**Requirements:**
Look below for the line that contains "Is (x=282, y=145)", then copy it and each following line to the end of the records, minus any pictures.

***** Data for the task *****

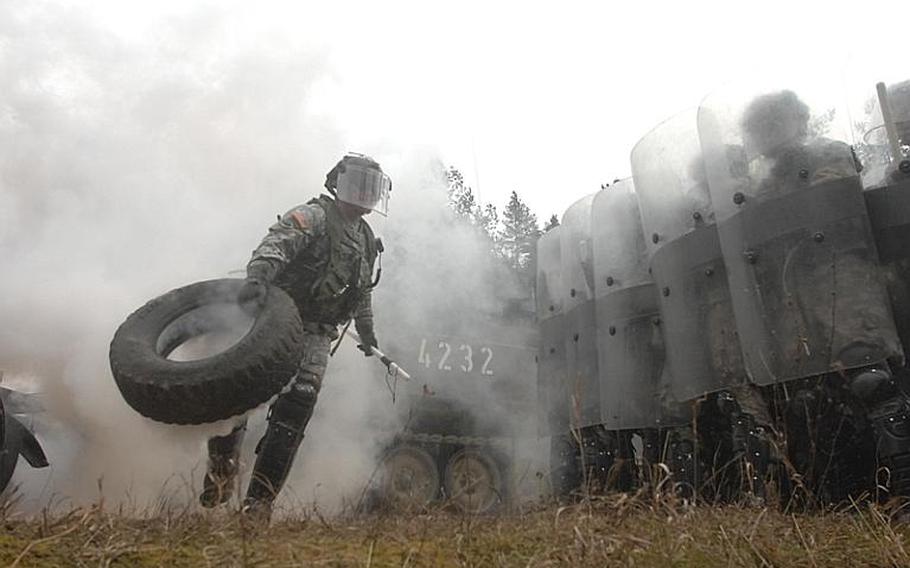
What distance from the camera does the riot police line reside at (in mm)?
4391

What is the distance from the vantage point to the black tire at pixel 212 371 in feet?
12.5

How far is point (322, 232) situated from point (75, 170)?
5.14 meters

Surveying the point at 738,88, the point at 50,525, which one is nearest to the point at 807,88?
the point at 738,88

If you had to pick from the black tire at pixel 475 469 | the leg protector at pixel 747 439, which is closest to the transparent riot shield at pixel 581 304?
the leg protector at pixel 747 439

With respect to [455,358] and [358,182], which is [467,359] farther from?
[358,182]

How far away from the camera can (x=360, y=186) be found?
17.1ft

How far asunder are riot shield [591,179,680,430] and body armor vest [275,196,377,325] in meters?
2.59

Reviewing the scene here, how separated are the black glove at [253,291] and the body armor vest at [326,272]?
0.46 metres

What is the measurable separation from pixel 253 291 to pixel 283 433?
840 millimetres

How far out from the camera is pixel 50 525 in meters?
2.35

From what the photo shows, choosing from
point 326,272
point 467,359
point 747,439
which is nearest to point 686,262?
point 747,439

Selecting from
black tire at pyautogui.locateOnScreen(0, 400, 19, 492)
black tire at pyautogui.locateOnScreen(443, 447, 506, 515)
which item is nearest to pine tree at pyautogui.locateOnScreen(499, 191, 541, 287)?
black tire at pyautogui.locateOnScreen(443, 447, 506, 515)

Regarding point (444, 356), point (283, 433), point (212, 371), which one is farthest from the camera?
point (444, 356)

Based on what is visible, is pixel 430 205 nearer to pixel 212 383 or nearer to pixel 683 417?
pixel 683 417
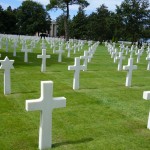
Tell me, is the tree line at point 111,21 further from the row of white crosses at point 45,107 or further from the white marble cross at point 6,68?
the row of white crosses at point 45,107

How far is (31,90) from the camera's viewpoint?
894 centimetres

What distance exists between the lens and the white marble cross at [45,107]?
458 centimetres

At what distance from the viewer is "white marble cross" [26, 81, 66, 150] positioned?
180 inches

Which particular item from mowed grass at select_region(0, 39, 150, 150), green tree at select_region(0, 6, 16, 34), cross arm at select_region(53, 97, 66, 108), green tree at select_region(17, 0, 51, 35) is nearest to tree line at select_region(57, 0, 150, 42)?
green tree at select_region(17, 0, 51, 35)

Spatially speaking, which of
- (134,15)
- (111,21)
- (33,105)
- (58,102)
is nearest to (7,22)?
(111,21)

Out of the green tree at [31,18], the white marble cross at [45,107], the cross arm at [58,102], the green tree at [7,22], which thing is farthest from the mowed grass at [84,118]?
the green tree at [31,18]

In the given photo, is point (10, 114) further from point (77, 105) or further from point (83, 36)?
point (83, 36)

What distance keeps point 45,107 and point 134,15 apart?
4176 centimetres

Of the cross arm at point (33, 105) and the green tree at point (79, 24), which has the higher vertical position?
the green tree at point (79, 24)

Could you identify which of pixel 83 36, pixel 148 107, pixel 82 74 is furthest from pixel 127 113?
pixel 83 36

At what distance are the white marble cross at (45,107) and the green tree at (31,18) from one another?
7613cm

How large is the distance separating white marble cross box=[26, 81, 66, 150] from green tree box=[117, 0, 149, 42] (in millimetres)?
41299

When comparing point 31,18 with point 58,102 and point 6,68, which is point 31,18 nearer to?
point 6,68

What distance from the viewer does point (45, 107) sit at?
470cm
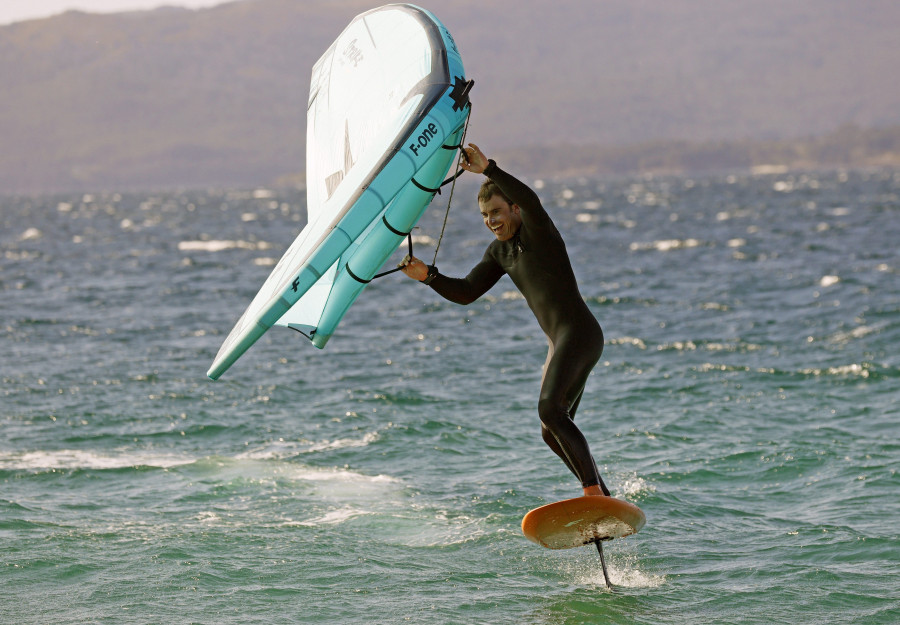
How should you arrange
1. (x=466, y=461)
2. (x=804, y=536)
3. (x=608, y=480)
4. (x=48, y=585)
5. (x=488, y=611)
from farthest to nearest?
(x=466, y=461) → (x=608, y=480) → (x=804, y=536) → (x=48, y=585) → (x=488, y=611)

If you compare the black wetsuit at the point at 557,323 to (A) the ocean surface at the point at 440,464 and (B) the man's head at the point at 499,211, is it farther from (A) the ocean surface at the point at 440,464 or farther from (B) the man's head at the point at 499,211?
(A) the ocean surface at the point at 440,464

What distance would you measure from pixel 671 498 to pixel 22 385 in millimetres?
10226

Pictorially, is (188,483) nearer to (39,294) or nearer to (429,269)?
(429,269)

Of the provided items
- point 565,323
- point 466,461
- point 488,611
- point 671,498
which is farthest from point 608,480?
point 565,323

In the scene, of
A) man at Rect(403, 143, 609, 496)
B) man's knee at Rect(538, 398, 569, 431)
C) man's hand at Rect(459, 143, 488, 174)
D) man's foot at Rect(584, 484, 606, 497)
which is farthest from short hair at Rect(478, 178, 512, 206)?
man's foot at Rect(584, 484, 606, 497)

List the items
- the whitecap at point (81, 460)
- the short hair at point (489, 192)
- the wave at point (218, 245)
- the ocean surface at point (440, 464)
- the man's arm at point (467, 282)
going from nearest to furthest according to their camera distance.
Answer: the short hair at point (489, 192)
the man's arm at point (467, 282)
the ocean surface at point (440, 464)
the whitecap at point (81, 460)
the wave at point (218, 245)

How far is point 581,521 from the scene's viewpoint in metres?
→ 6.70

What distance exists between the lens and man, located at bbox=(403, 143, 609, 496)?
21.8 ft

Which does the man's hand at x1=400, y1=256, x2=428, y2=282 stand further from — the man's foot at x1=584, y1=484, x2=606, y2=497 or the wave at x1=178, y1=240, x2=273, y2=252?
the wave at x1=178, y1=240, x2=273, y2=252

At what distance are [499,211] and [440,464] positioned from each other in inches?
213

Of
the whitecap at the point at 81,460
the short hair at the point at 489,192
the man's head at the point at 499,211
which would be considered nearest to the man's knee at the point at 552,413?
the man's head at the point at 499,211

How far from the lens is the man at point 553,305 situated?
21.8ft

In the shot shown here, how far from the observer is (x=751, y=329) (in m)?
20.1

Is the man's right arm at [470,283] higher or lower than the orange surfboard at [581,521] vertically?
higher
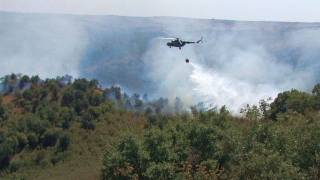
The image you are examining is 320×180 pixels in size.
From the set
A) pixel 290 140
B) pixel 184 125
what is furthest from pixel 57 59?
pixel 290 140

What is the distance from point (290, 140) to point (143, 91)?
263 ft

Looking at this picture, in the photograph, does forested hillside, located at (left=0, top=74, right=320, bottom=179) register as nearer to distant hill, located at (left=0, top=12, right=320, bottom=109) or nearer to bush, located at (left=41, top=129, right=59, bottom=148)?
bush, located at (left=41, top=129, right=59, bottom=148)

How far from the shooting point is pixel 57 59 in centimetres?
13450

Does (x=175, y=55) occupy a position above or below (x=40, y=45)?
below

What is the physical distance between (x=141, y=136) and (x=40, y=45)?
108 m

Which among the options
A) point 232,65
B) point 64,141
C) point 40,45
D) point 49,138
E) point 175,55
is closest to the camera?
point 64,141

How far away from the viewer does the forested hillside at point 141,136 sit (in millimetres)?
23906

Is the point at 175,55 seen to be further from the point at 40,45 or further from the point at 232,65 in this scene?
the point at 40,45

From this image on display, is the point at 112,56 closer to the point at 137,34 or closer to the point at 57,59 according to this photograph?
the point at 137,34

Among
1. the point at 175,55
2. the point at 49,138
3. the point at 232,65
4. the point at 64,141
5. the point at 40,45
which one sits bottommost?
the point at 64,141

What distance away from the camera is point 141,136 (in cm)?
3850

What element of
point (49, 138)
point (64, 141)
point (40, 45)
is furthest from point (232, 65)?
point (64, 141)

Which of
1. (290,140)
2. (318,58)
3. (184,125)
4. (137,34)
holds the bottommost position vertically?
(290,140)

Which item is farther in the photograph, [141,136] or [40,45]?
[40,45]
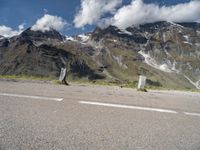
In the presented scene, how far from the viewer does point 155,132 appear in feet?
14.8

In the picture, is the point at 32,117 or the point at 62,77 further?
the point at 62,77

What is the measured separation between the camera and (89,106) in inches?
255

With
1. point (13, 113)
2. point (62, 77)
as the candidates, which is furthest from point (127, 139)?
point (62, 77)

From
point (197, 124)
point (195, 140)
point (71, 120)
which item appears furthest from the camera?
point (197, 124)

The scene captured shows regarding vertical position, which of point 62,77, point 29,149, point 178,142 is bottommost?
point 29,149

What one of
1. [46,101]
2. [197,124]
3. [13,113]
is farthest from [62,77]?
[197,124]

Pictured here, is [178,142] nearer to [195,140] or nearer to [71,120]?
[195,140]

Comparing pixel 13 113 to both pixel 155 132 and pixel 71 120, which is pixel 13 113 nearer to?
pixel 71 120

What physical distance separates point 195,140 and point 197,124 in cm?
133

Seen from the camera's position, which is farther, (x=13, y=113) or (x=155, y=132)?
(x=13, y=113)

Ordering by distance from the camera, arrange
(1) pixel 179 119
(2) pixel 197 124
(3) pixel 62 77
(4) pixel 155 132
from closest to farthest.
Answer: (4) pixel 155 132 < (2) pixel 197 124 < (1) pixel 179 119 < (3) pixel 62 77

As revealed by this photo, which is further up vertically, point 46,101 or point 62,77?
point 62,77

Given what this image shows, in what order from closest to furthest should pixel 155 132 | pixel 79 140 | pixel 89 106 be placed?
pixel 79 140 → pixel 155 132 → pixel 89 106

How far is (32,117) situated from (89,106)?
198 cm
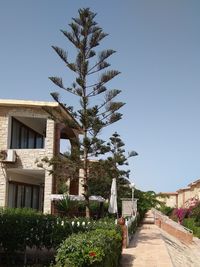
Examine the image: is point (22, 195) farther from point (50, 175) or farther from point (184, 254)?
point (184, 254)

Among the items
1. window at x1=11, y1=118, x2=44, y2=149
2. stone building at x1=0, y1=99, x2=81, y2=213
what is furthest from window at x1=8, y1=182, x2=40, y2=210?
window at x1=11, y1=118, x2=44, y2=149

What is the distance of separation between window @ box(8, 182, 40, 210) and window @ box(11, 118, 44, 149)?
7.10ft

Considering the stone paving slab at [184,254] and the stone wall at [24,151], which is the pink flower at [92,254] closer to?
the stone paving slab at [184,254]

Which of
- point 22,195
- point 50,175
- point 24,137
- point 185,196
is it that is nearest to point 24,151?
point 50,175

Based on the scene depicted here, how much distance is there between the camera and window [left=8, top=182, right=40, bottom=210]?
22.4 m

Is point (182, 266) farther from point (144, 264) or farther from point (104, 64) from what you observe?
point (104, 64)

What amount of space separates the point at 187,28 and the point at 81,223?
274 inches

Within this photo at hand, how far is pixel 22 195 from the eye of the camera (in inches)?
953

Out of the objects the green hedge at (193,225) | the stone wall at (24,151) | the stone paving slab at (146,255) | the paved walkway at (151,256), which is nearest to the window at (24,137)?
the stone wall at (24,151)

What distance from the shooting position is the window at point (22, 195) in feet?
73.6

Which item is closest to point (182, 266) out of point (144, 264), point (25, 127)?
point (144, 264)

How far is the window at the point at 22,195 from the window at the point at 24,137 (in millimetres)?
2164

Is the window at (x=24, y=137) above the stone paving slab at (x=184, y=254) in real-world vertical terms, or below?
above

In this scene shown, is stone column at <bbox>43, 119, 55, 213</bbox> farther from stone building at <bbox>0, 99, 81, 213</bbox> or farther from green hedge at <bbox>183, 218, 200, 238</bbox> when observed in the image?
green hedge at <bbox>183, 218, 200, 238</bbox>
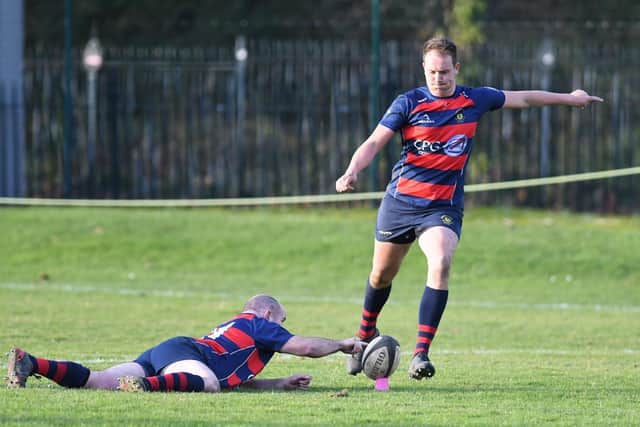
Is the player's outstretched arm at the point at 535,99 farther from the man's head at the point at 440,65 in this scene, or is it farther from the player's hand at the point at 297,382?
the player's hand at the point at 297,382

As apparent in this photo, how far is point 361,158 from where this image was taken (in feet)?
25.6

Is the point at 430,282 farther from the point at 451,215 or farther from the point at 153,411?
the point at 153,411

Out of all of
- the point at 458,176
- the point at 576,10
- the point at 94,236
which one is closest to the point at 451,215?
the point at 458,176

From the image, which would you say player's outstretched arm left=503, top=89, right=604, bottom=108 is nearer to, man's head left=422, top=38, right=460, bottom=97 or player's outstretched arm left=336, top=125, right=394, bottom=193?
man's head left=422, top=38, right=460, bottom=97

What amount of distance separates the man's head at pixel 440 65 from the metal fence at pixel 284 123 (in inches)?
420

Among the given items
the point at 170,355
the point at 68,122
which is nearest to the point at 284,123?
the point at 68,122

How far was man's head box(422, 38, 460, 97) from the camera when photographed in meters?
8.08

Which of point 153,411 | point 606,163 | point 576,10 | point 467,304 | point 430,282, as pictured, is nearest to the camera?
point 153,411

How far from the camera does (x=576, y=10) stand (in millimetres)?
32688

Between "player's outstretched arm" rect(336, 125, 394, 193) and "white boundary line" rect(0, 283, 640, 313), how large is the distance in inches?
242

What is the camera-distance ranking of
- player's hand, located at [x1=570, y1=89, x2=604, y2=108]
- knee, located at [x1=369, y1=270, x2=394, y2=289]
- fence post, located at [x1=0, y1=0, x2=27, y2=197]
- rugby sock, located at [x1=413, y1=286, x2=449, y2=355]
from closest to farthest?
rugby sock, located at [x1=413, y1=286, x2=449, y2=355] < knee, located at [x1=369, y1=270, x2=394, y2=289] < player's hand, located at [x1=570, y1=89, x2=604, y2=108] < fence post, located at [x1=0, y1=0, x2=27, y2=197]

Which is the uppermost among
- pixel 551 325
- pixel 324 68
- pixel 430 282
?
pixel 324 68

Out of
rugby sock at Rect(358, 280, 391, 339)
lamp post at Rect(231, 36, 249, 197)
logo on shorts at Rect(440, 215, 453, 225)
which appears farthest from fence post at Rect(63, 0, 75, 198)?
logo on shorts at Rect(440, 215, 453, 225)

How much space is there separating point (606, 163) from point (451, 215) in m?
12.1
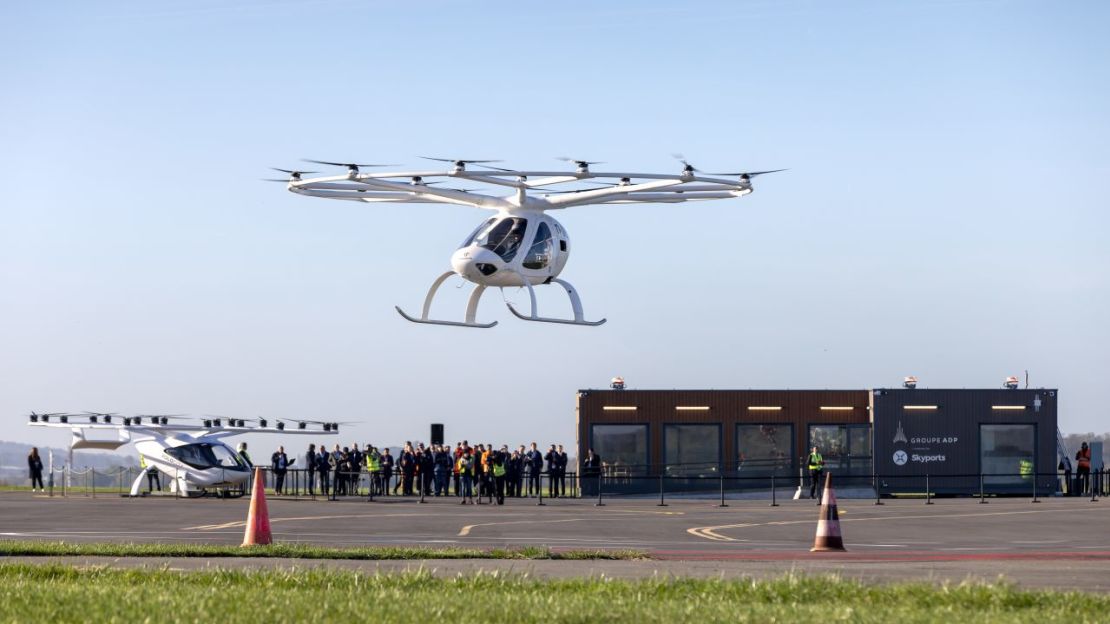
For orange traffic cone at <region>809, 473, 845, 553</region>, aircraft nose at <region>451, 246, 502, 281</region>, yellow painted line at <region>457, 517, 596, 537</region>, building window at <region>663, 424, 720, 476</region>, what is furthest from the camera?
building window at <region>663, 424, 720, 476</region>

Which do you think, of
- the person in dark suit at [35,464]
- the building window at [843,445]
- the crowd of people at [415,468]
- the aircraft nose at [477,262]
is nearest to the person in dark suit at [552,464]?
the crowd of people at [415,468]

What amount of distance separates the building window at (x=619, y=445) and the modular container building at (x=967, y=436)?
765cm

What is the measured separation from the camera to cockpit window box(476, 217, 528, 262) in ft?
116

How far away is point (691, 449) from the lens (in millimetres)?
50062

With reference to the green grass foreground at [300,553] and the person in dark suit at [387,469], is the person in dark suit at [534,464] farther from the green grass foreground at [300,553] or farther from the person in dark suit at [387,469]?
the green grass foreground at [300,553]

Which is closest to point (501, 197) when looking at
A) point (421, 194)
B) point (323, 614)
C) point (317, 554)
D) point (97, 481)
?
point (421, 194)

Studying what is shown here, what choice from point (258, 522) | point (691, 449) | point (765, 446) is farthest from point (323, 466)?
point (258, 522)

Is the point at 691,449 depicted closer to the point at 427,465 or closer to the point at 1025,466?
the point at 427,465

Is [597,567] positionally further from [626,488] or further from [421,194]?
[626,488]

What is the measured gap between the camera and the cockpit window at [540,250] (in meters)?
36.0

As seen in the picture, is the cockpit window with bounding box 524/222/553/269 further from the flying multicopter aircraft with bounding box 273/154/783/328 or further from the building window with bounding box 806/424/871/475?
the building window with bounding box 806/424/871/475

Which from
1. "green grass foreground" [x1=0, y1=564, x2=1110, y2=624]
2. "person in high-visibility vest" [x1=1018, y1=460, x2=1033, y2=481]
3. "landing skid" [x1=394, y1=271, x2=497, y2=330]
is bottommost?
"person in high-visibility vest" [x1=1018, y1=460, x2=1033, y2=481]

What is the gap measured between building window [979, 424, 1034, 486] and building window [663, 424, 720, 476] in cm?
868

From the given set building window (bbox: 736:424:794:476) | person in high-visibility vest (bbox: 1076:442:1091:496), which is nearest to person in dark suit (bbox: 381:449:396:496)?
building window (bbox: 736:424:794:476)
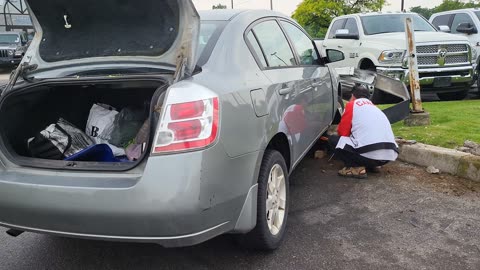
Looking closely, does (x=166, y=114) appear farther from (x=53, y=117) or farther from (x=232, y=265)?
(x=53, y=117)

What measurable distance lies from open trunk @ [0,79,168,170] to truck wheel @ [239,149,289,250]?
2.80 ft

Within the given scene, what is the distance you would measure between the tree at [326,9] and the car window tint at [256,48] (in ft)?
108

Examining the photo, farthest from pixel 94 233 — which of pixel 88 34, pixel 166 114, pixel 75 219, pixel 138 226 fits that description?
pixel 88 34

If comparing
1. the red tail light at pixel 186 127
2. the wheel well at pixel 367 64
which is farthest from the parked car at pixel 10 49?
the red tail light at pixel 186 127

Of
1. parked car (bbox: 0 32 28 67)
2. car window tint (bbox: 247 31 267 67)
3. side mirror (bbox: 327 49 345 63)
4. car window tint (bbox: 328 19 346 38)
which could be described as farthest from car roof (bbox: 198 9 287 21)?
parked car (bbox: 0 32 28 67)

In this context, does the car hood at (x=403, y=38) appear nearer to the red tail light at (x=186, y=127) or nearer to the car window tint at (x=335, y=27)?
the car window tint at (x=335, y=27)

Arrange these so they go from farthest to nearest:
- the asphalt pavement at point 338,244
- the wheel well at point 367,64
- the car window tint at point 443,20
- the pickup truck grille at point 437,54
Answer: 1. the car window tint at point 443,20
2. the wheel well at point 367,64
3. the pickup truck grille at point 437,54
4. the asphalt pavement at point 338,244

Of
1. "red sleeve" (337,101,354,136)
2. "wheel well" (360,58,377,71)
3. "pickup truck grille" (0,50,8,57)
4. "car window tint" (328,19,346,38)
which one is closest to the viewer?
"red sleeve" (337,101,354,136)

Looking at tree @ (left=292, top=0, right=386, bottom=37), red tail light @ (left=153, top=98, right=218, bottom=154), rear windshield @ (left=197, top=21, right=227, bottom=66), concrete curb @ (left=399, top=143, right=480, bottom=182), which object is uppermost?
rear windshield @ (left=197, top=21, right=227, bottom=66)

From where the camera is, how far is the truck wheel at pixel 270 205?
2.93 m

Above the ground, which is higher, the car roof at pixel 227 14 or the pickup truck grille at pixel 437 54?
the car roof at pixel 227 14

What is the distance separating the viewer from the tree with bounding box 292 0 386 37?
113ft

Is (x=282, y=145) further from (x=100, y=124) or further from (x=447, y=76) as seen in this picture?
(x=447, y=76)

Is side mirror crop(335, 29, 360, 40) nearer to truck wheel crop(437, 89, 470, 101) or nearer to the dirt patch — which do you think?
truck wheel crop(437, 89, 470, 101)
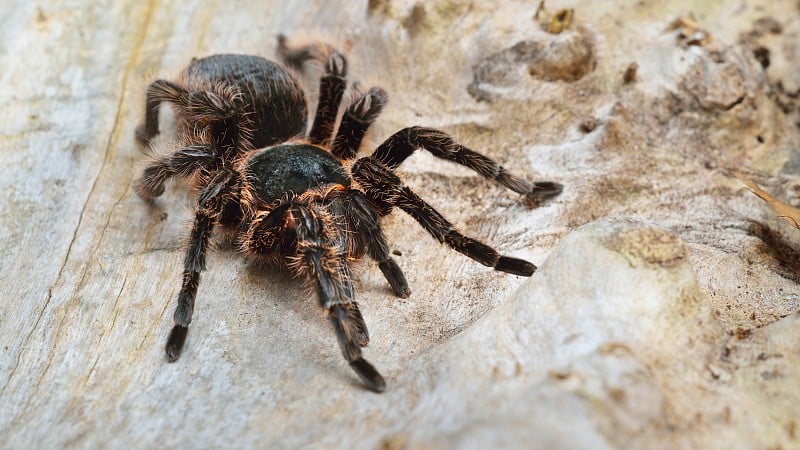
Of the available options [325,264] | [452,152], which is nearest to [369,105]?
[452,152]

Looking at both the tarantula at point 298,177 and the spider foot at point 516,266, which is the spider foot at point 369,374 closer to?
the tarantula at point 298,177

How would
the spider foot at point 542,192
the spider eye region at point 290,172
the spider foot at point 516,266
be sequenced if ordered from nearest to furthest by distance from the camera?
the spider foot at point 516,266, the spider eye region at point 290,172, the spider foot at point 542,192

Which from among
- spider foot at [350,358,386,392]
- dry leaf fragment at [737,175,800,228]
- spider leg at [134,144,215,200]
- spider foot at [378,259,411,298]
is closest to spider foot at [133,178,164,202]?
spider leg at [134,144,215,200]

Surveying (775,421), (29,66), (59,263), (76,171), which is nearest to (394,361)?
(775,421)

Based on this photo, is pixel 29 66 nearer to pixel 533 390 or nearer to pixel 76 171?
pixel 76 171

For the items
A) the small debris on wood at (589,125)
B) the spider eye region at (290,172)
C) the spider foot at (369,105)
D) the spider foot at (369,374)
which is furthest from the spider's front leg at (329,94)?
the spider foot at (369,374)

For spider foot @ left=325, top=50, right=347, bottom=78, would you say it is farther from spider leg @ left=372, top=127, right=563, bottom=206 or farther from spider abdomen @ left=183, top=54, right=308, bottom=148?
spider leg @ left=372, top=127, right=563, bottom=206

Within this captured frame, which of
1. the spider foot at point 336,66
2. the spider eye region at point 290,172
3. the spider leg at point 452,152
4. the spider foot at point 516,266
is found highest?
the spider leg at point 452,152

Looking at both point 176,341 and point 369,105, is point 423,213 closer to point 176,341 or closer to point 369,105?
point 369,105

*****

**Output for this task:**
Is (x=282, y=145) further from (x=100, y=124) or further from (x=447, y=76) as seen in this picture?
(x=447, y=76)

Is side mirror crop(335, 29, 360, 40) nearer to truck wheel crop(437, 89, 470, 101) or nearer to the dirt patch — which do you think?
truck wheel crop(437, 89, 470, 101)
Of the available options [325,264] | [452,152], which is nearest to [369,105]?
[452,152]

Looking at both the tarantula at point 298,177 and the spider foot at point 516,266, which is the spider foot at point 369,374 closer to?
the tarantula at point 298,177

How would
the spider foot at point 542,192
the spider eye region at point 290,172
the spider foot at point 516,266
be sequenced if ordered from nearest to furthest by distance from the camera?
the spider foot at point 516,266, the spider eye region at point 290,172, the spider foot at point 542,192

Which from among
- spider foot at [350,358,386,392]
- dry leaf fragment at [737,175,800,228]
- spider leg at [134,144,215,200]
- spider foot at [378,259,411,298]
is closest to spider foot at [133,178,164,202]?
spider leg at [134,144,215,200]

Surveying (775,421), (29,66), (59,263), (76,171), which is nearest to (394,361)?
(775,421)

Based on this photo, is pixel 29 66 nearer to pixel 533 390 or nearer to pixel 76 171?
pixel 76 171

For the items
A) the small debris on wood at (589,125)
B) the spider eye region at (290,172)
C) the spider foot at (369,105)
D) the spider foot at (369,374)
which is furthest from the spider's front leg at (329,94)?
the spider foot at (369,374)

For spider foot @ left=325, top=50, right=347, bottom=78, would you say it is farther from spider leg @ left=372, top=127, right=563, bottom=206 or farther from spider abdomen @ left=183, top=54, right=308, bottom=148?
spider leg @ left=372, top=127, right=563, bottom=206

Within this captured frame, which of
1. the spider foot at point 336,66
2. the spider eye region at point 290,172
3. the spider leg at point 452,152
4. the spider foot at point 516,266
is found highest?
the spider leg at point 452,152

Looking at both point 176,341 and point 369,105, is point 423,213 closer to point 176,341 or closer to point 369,105?
point 369,105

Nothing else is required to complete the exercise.